Stage, alternance ou CDD : comparer pour choisir avec les yeux ouverts
La question revient souvent chez les étudiants de niveau bac+3 à bac+5 : vaut-il mieux un stage long, une alternance ou un CDD court ? Le tableau ci-dessous met les trois options face à face sur les critères qui comptent vraiment.
| Statut | Rémunération mensuelle (exemple 2026) | Cotisations sociales | Droits ouverts |
|---|---|---|---|
| Stage 6 mois (temps plein) | ~682 €/mois | 0 % (exonération totale) | Limités, pas de chômage |
| Alternance (apprentissage) | Variable selon âge et année (voir simulateur) | Réduites (~3 à 5 %) | Retraite + chômage possible |
| CDD 6 mois au SMIC | ~1 823 €/mois brut | ~22 % | Tous droits + prime précarité + chômage |
Le stage offre un cadre pédagogique structuré et une exonération fiscale totale, mais une rémunération bien inférieure à celle d’un salarié. L’alternance constitue un point d’équilibre entre formation et rémunération, avec des droits sociaux étendus. Le CDD rémunère significativement mieux, mais n’intègre pas de logique de validation de compétences en milieu académique.
Un point souvent sous-estimé concerne la retraite. Un stage gratifié à 682 €/mois pendant six mois génère 4 092 € bruts sur la période. En 2026, il faut 1 803 € bruts par trimestre pour valider un trimestre de retraite. Sur six mois, cela permet de valider 2 trimestres — ce que beaucoup d’étudiants ignorent totalement.
Stage à l’étranger : quand les règles françaises ne s’appliquent plus
Un stage à l’international change radicalement les règles du jeu. Dès lors que l’organisme d’accueil est établi hors de France, c’est la législation du pays d’accueil qui prime — et les disparités sont importantes. Aux Pays-Bas, une gratification minimale d’environ 300 €/mois est souvent appliquée. En Allemagne ou au Royaume-Uni, aucune obligation légale de gratification n’existe pour les stages court terme.

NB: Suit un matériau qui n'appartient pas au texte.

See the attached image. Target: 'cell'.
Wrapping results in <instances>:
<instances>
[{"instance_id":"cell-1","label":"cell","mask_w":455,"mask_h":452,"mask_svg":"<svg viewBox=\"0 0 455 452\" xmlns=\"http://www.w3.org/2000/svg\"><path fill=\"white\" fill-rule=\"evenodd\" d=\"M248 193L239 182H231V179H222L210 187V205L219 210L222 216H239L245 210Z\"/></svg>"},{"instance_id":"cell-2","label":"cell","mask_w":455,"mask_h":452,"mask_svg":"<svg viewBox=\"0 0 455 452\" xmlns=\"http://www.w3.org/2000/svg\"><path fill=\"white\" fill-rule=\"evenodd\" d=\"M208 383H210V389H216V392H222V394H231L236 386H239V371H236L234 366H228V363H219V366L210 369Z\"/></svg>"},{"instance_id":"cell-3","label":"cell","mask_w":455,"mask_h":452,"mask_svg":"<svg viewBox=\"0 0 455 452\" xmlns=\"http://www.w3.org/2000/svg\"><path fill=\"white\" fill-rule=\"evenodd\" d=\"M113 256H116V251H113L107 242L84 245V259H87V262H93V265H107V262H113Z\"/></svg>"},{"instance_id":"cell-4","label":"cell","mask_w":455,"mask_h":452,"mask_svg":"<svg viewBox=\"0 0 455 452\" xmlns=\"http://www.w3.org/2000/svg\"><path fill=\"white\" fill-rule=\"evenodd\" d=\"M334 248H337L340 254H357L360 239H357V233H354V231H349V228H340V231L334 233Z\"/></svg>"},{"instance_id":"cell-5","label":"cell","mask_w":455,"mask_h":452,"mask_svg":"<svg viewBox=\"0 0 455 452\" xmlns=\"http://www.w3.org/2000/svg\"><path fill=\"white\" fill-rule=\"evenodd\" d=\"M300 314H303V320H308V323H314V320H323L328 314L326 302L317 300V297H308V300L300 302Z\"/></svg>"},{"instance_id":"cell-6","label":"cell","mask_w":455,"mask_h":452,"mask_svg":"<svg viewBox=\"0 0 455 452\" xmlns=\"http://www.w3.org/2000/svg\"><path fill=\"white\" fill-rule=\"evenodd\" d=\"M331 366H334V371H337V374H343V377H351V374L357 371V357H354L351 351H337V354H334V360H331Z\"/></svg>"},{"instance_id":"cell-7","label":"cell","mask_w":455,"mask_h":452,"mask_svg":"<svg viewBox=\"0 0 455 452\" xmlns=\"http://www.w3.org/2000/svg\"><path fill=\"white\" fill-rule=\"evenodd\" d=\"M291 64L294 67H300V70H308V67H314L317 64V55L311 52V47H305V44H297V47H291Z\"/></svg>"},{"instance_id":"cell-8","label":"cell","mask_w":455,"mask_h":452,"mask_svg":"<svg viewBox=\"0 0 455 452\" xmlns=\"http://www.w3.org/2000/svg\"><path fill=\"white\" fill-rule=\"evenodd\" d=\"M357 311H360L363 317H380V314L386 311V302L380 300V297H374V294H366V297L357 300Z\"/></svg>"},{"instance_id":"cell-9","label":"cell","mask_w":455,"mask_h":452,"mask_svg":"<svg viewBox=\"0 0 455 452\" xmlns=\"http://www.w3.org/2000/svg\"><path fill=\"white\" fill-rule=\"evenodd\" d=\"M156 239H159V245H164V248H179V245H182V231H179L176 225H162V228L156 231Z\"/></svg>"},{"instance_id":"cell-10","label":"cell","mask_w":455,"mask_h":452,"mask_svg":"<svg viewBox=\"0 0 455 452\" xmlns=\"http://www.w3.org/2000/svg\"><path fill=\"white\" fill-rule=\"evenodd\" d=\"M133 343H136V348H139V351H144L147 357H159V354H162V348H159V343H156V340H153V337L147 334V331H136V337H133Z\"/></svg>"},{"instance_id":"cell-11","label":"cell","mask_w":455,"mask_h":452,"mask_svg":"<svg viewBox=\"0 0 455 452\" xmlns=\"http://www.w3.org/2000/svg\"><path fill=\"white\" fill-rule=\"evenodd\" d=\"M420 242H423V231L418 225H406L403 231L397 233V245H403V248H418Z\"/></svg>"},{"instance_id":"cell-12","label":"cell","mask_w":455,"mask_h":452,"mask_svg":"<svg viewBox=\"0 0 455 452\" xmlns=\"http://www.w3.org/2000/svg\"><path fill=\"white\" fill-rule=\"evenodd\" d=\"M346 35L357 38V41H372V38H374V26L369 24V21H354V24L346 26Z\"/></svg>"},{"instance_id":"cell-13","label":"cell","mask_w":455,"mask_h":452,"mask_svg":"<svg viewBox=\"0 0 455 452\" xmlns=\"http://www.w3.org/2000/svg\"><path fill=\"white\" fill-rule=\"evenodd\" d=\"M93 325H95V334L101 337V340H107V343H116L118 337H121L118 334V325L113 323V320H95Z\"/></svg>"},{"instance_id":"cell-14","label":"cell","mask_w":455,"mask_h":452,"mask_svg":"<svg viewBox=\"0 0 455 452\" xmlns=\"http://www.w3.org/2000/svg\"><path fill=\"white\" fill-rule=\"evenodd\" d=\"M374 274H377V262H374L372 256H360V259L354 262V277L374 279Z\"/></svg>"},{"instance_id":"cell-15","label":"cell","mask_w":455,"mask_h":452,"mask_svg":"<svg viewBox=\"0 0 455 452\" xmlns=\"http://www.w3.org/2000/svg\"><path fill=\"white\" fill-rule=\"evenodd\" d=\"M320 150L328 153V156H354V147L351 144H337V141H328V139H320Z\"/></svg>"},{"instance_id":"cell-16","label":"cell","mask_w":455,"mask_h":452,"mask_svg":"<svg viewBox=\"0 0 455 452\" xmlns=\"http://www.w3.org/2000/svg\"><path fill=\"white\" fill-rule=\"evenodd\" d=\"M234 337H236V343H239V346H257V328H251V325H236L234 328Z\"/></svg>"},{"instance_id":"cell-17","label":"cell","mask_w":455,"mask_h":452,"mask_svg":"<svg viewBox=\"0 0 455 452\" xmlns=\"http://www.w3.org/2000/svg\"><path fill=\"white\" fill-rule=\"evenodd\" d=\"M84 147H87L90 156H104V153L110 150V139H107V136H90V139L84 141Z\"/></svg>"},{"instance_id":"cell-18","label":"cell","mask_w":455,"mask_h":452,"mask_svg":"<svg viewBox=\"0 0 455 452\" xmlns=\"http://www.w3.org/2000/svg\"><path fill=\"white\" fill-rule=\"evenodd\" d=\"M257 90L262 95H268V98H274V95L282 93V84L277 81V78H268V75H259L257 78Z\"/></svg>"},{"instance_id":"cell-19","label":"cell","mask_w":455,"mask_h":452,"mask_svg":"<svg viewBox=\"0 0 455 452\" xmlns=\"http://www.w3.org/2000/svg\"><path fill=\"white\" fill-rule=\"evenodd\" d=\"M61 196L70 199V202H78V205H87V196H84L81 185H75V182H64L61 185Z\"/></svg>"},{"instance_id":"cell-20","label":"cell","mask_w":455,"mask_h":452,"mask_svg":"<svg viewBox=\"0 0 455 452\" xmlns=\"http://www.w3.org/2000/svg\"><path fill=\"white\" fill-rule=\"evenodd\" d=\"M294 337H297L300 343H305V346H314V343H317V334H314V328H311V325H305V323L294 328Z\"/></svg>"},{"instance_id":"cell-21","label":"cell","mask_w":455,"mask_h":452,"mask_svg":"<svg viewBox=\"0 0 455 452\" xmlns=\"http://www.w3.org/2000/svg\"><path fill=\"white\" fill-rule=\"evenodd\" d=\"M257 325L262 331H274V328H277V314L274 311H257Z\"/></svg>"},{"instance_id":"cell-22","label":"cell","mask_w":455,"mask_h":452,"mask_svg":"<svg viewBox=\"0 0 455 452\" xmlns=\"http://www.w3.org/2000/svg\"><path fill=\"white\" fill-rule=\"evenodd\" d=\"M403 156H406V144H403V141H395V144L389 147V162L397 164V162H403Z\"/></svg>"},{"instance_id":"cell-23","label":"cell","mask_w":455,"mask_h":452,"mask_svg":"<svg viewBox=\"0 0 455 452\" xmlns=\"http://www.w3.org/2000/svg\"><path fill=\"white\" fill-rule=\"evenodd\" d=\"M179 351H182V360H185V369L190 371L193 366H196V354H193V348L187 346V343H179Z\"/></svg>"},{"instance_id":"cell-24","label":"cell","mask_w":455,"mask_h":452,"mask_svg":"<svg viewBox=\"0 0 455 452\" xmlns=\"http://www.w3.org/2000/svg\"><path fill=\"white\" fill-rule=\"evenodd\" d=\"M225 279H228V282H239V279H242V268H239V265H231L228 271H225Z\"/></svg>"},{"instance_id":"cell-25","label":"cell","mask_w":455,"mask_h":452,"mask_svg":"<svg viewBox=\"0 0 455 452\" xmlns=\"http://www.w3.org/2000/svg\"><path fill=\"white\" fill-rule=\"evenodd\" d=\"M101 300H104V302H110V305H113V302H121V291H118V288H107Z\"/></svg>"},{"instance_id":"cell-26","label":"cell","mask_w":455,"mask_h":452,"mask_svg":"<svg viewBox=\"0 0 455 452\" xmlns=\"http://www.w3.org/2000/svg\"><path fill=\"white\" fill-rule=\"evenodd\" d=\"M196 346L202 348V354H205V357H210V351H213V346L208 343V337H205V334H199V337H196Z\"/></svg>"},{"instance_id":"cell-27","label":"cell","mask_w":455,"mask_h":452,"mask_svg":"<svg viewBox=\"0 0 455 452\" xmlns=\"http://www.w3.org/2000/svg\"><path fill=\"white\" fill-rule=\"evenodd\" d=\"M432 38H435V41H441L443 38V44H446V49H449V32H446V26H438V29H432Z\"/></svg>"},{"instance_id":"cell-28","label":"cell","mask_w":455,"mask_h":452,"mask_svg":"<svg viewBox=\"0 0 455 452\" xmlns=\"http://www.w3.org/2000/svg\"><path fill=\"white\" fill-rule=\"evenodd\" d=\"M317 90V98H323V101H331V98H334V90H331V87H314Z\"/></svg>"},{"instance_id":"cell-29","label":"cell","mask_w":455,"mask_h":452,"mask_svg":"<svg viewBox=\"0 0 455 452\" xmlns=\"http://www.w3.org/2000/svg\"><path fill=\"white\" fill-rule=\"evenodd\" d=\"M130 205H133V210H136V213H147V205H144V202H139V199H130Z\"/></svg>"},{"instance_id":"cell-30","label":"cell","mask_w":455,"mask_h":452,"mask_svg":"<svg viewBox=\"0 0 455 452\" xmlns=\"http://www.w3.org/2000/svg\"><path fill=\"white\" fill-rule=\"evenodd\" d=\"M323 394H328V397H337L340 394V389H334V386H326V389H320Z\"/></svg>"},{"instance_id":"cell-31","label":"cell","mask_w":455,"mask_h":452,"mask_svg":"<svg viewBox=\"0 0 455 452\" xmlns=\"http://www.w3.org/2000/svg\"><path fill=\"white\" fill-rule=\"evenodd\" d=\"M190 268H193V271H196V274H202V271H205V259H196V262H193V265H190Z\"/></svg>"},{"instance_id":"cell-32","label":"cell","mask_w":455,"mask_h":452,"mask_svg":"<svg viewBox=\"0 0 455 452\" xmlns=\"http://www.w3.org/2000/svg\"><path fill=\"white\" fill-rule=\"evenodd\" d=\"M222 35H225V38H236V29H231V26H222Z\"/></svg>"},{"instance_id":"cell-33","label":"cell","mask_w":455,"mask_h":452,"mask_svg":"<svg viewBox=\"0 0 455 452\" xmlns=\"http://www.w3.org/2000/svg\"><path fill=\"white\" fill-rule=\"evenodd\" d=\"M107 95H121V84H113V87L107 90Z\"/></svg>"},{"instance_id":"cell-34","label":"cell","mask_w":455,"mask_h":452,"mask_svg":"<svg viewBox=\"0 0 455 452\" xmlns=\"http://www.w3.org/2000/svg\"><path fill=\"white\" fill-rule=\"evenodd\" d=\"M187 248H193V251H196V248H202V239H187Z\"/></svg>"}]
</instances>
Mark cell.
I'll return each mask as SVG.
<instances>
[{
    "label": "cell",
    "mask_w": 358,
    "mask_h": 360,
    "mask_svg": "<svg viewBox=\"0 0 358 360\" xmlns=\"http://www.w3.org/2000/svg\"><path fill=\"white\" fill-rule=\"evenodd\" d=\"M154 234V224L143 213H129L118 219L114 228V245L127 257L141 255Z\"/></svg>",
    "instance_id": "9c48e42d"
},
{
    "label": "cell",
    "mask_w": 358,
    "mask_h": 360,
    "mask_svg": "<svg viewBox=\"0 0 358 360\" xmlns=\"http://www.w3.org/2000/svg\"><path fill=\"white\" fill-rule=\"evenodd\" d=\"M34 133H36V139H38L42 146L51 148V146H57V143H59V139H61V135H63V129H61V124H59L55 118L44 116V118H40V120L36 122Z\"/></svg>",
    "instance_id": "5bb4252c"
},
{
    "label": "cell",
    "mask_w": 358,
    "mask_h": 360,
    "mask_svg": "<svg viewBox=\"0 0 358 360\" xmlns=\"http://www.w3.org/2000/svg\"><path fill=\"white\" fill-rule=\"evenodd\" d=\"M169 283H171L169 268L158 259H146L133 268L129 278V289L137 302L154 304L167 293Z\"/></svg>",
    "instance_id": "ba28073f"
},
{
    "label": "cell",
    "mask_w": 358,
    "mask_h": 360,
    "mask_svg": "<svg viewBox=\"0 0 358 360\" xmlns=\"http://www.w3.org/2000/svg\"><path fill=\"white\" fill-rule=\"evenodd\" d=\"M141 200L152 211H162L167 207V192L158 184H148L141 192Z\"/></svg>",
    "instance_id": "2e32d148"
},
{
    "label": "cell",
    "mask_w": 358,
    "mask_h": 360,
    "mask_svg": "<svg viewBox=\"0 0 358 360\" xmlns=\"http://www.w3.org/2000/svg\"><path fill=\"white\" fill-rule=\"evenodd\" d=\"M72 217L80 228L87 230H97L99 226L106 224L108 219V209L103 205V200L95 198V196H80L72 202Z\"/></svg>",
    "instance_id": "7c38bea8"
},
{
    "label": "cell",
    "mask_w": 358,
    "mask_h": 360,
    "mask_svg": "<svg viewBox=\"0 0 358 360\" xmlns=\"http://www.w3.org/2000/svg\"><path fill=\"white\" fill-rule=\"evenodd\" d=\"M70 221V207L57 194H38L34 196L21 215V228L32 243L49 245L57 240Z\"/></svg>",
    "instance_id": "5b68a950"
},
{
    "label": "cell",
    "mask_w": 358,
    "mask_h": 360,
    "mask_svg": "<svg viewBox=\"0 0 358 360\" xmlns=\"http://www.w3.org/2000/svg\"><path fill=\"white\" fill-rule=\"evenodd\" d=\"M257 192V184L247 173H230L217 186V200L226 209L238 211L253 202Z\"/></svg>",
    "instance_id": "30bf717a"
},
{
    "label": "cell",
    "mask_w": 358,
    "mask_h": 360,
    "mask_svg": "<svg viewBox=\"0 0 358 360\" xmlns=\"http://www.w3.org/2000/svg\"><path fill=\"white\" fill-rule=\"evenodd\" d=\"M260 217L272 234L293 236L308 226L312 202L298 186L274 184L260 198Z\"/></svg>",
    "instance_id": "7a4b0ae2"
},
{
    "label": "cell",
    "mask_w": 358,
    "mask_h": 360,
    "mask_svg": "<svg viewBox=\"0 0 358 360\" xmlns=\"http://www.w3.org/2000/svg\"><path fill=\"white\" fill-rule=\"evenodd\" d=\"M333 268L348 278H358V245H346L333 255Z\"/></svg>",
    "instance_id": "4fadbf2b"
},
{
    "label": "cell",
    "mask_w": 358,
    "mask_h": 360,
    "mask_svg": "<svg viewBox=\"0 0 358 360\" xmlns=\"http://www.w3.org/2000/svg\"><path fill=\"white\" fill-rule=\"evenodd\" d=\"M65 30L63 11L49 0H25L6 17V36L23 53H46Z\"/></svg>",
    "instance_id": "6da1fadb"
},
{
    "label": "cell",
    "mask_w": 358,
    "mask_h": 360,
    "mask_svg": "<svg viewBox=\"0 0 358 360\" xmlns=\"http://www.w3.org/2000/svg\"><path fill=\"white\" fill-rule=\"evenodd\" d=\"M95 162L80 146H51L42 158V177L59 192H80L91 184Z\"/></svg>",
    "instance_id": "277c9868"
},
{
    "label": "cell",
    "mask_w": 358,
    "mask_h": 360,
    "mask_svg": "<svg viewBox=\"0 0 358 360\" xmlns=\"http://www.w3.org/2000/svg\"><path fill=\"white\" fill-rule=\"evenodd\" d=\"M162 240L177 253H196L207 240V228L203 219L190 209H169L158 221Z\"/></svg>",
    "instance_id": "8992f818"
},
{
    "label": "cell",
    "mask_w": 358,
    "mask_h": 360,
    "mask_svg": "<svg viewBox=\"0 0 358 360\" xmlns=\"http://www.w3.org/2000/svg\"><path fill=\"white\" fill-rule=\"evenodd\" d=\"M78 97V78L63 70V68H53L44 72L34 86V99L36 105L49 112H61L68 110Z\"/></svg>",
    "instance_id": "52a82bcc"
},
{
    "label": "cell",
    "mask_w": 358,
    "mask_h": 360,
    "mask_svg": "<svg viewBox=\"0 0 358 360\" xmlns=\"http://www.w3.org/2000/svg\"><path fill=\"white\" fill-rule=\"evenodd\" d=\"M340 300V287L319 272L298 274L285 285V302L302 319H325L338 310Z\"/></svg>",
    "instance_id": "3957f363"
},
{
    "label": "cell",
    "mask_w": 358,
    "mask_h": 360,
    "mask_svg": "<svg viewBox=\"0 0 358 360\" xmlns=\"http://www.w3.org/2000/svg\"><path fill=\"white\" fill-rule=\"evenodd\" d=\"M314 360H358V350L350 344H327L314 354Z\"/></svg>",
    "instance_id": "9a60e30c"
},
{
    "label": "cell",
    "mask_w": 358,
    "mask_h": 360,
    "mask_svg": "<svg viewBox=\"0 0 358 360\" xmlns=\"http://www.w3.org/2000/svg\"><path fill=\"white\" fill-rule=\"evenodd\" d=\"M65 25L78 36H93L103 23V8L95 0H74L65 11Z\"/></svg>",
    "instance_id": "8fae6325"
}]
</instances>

Les programmes Erasmus+ apportent une bourse de mobilité complémentaire, dont le montant varie selon le pays de destination et la durée du séjour : de 200 à 600 €/mois en moyenne. Cette bourse s’ajoute à une éventuelle gratification locale sans être soumise aux mêmes conditions d’exonération françaises.
Pour les stages dans une filiale internationale d’une entreprise française, il convient de vérifier si la convention de stage est établie par l’entité française ou étrangère. C’est ce document qui détermine le droit applicable — et donc le niveau de protection du stagiaire.